Localization of Cdc42, Rac2, and Ras1. Wild-type and cdc43Δ strains expressing the indicated GFP fusion proteins were grown in YPD medium at 30°C and imaged by DeltaVision microscopy. The amino acid sequence of the C-terminal -Caax motif encoded by each allele is indicated under each image. Scale bar, 5 μm.

Fig 4

Cdc42 requires its prenylation motif for functionality.
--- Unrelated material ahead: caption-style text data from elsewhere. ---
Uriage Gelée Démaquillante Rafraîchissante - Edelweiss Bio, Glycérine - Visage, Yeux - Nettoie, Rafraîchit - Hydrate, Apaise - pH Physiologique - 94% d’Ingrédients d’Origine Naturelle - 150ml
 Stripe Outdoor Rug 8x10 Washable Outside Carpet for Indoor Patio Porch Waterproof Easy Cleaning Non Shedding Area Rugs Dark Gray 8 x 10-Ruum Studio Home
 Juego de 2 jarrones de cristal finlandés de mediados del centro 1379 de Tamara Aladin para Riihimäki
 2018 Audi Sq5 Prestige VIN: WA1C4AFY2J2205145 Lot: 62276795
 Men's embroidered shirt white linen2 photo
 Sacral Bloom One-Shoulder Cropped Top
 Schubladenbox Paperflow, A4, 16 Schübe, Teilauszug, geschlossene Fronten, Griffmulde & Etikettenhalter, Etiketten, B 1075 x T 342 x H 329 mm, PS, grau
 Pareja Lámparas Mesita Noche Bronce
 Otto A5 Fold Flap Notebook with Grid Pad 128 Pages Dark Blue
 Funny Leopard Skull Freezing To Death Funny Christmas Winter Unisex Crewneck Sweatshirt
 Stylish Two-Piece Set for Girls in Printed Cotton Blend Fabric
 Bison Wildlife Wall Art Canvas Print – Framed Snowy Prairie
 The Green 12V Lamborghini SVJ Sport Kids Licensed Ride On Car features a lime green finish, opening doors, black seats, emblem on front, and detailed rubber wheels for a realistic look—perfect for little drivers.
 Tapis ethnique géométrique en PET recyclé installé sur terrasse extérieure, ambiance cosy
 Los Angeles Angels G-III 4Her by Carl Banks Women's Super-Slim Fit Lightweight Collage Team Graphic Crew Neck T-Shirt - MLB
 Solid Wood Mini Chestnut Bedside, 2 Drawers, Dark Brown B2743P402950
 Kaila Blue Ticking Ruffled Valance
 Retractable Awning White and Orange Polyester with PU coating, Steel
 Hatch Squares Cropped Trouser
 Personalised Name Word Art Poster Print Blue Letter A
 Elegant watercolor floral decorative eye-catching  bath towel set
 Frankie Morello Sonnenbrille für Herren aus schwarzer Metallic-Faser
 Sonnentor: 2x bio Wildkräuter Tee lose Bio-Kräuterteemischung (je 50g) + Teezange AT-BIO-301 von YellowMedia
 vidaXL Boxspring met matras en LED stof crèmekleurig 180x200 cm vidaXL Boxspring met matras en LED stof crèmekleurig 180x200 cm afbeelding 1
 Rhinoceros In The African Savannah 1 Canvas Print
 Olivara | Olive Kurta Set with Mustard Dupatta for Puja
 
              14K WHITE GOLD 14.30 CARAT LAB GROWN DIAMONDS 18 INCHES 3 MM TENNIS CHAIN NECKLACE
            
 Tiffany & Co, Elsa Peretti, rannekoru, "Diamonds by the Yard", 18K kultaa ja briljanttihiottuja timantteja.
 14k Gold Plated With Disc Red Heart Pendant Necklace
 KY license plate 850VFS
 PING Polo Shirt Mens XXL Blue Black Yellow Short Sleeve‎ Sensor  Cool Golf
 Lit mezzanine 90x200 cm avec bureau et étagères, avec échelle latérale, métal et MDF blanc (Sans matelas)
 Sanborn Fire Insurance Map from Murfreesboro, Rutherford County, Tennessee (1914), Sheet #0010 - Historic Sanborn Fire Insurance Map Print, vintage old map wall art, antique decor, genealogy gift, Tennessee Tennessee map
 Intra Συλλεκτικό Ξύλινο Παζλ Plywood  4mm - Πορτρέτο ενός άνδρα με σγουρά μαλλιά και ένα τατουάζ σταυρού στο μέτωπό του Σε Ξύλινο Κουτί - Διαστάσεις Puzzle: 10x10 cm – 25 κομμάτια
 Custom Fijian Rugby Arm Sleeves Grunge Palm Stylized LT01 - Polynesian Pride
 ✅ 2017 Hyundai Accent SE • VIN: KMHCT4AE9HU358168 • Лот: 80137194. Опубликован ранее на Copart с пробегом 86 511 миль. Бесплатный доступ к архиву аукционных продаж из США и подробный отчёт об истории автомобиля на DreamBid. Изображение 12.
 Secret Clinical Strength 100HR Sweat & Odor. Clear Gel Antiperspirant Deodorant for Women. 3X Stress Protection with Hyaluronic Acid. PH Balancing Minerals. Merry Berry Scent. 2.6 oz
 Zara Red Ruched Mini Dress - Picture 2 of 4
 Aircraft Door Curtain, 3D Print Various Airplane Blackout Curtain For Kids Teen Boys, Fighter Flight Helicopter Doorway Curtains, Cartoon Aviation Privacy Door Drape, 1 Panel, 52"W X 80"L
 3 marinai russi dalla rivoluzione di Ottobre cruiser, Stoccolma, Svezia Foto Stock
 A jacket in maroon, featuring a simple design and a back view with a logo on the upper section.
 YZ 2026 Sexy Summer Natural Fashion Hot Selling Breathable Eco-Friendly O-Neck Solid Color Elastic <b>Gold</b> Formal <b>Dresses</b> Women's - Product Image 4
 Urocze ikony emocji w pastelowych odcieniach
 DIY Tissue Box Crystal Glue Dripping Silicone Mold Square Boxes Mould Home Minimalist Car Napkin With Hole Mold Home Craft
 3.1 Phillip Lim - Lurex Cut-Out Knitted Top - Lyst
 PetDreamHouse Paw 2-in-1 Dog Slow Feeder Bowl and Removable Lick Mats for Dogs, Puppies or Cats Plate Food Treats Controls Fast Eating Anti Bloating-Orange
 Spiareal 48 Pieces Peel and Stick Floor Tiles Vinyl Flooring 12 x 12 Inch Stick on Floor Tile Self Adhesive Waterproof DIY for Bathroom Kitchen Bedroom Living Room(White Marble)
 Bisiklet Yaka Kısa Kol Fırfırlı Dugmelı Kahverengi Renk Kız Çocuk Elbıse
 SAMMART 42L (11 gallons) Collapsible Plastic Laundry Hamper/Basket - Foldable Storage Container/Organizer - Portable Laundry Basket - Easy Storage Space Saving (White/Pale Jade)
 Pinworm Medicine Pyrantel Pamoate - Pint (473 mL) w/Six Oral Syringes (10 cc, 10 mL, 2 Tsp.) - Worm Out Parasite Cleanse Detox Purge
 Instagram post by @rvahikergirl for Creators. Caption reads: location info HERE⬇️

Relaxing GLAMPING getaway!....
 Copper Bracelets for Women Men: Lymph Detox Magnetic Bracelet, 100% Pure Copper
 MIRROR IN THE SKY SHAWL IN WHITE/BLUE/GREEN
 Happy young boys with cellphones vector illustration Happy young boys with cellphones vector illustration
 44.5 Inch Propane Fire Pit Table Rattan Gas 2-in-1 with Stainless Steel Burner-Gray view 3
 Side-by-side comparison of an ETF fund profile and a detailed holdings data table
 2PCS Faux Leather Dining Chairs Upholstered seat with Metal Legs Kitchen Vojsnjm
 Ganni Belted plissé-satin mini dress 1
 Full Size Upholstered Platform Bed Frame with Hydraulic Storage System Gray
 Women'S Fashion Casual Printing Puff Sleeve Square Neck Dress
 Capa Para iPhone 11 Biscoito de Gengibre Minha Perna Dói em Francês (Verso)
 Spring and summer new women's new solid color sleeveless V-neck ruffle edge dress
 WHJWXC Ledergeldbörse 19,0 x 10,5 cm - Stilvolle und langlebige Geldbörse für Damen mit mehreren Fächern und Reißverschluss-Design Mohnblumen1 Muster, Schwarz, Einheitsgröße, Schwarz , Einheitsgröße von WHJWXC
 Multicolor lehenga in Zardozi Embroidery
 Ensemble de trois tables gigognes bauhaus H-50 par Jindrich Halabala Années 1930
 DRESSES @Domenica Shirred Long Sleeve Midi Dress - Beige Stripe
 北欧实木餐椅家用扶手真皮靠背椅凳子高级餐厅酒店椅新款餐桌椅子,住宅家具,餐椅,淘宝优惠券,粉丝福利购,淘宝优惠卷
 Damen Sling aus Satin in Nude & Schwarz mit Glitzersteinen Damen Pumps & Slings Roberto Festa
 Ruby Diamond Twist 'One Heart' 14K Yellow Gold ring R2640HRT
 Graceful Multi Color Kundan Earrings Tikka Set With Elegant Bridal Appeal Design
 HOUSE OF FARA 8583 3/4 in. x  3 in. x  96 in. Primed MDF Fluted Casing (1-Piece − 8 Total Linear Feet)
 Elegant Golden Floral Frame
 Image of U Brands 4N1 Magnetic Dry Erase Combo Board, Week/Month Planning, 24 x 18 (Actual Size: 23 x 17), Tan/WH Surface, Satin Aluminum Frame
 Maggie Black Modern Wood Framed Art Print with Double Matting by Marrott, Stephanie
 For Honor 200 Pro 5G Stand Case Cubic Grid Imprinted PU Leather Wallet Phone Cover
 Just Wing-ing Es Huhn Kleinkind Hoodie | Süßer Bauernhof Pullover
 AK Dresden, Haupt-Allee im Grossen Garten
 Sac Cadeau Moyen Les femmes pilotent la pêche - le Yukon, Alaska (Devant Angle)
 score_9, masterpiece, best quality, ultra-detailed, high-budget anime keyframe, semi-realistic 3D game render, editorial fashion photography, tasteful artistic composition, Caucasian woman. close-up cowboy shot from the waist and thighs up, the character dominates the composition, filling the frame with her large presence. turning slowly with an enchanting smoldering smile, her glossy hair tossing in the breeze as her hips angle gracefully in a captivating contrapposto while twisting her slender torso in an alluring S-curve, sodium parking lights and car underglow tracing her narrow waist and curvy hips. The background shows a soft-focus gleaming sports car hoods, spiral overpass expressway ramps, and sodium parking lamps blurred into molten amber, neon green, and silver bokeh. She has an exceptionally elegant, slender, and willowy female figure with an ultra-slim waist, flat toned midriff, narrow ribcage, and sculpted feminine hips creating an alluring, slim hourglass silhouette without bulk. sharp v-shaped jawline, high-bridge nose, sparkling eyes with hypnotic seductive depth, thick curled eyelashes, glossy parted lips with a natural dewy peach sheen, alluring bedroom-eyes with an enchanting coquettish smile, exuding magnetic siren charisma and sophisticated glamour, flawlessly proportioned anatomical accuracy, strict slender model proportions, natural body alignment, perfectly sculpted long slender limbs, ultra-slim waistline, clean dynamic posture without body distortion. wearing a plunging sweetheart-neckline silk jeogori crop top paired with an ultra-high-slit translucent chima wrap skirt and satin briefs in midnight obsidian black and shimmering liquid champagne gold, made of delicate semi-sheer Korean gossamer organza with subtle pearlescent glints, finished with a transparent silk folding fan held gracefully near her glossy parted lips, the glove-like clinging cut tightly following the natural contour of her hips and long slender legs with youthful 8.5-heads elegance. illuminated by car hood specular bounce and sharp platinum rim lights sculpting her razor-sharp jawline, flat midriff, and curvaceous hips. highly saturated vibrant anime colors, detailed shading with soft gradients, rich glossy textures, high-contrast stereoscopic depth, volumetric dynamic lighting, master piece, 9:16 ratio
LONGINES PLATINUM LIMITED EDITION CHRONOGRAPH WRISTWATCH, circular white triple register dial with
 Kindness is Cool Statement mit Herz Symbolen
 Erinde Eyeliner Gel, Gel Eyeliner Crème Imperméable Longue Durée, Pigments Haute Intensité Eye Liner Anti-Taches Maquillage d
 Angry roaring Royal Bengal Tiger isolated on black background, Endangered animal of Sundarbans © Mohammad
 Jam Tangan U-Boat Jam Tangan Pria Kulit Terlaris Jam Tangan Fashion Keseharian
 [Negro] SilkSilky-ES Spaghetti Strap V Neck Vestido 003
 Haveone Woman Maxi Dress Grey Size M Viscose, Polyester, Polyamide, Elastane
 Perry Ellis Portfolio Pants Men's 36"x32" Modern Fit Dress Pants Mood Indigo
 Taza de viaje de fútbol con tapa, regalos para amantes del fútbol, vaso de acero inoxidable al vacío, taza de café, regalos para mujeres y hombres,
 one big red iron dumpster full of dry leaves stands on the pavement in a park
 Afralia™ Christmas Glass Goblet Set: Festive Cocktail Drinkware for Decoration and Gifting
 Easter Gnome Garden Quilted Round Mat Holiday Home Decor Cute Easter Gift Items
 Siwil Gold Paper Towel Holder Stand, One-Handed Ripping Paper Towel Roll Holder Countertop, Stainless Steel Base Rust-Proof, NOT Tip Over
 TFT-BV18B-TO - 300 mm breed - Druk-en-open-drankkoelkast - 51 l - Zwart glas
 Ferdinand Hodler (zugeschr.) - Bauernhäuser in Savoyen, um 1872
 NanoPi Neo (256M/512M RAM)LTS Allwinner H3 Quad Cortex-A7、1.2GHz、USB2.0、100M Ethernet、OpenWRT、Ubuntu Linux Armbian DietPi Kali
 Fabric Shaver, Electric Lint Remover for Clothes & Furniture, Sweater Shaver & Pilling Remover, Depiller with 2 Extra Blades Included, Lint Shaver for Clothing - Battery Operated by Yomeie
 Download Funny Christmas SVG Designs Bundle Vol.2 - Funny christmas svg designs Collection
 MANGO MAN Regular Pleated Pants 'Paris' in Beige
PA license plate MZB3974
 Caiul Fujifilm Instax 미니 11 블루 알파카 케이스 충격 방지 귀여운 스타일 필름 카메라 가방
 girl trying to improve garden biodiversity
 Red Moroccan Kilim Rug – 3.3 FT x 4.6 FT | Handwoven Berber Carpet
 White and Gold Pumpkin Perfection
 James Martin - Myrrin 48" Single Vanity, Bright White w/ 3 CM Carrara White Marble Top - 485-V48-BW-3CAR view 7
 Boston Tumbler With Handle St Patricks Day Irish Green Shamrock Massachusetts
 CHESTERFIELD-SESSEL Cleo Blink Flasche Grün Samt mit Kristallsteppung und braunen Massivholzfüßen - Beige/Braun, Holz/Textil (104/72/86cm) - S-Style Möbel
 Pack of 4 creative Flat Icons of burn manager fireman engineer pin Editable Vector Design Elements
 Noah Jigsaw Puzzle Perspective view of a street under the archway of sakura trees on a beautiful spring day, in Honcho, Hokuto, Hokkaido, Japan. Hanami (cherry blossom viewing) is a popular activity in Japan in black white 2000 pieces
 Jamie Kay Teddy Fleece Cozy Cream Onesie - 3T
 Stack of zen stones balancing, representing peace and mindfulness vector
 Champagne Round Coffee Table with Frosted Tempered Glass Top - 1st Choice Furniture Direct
The WT, cdc42Δ mutant, cdc42Δ Cdc42 reconstituted strain, and the prenylation defective cdc42Δ Cdc42^C190A strains were serially diluted and incubated on YPD medium for 48 h at 30°C or 37°C.

Fig 5

Ggtase-I function is required for proper Rho10 localization but not for cell wall stress tolerance. (A) Wild-type and cdc43Δ cells expressing GFP-Rho10 were cultured in YPD medium at 30°C and imaged using DeltaVision microscopy. The amino acid sequence of the C-terminal -Caax motif encoded by each allele is indicated under each image. Scale bar, 5 μm. Ten-fold serial dilutions of each strain were spotted onto YPD medium containing the indicated cell wall stressor. Plates were incubated at 30°C for sufficient time to visualize colonies. CFW, calcofluor white.

Fig 6

Role of Ggtase-I in mating. (A) The indicated strains were coincubated in the dark on MS medium. The same location on each plate was imaged for 4 and 5 days. (B) Basidia and spore structures were imaged from matings shown in panel A. (C) Mating plugs were cut, permeabilized, and stained with calcofluor white to visualize the cell wall and with SYTOX green to visualize nuclei. Scale bar, 20 μm.

Fig 7

cdc43Δ mutant is hypersensitive to Ftase inhibitors. Wild-type and cdc43Δ cells were incubated at 37°C on yeast nitrogen base plates with sterile cotton disks containing 10 μl of 20 μM tipifarnib or 20 μM manumycin A.